→ Testo proposto
____________

A colazione alla Corte di Gioacchino Murat

Tra i documenti che più nel dettaglio ci raccontano di come alla corte di Napoli si vivesse, e soprattutto ci sedesse a tavolo, ci sono i diari di Chatherine Davies, la bambinaia inglese dei figli di Gioacchino Murat e di Carolina Bonaparte (Eleven years’residence in the family of Murat, King of Naples, London 1841).

Questi diari di recente sono stati ricordati anche da Rosa Maria Delli Quadri, in un’interessante collana diretta da Luigi Mascilli Migliorini dal titolo Terra Murata, dedicata cioè a quella parte più antica di Procida che è appunto nota con questo nome (Il cibo dei ricchi e il cibo dei poveri. La cucina napoletana tra vita di corte e vita di strada, in Storie connesse. Forme di vita quotidiana fra Spagna e Regno di Napoli (secoli XIV-XVIII), a cura di Ead. e Mirella Vera Mafrici, Napoli 2018, pp. 103-118).

____________

→ Dati forniti
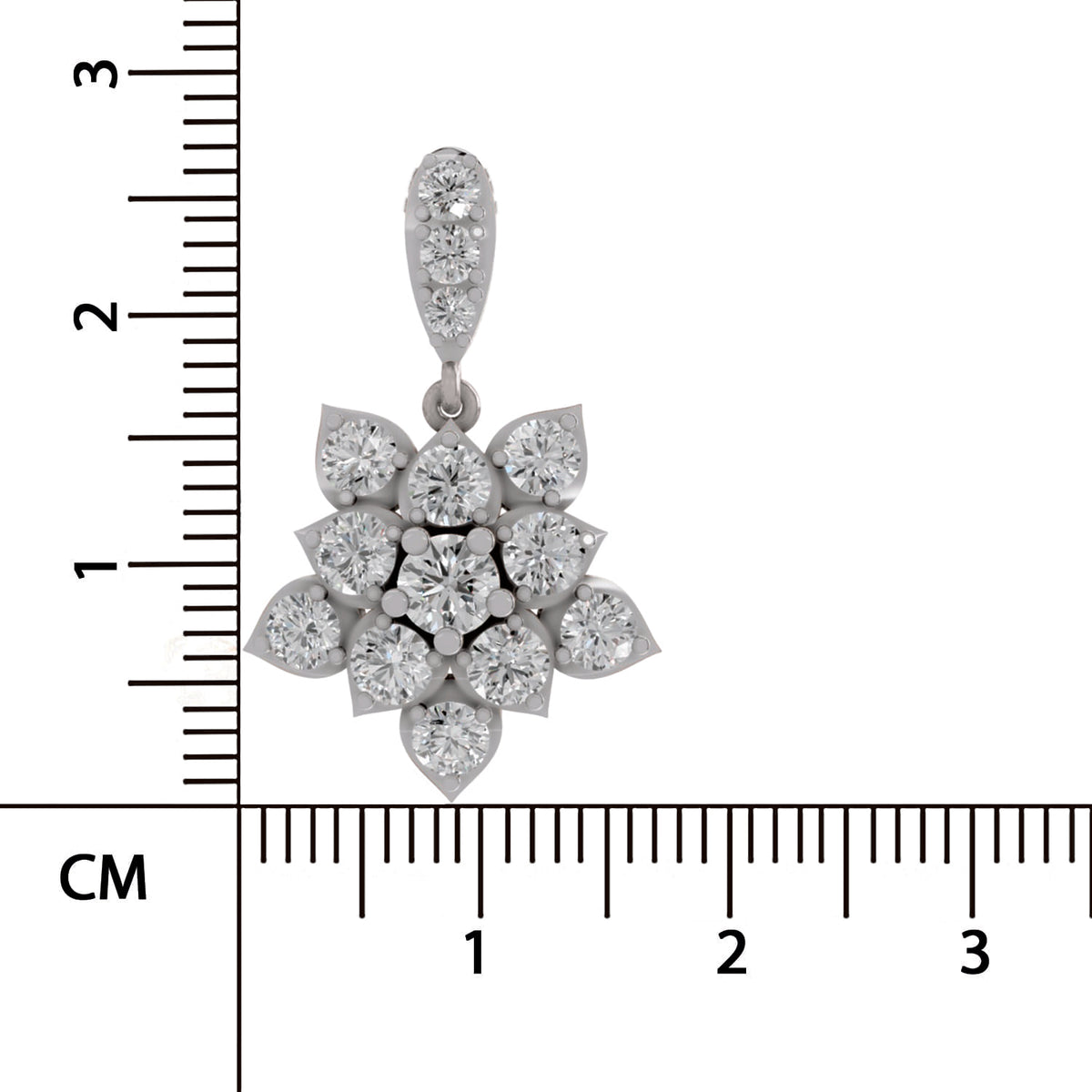 A silver-toned flower-shaped pendant with clear gemstones, shown next to a black ruler with centimeter markings to indicate scale on a white background.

____________

→ Cosa fare
#1 Secondo il testo proposto, che ruolo aveva Chatherine Davies presso la famiglia di Gioacchino Murat?
#2 Elenca, per favore, tutte le persone chiamate per nome e cognome nel testo proposto.

→ Soluzioni
#1 Era la bambinaia inglese dei figli di Gioacchino Murat e di Carolina Bonaparte.

#2 Chatherine Davies, Gioacchino Murat, Carolina Bonaparte, Rosa Maria Delli Quadri, Luigi Mascilli Migliorini, Mirella Vera Mafrici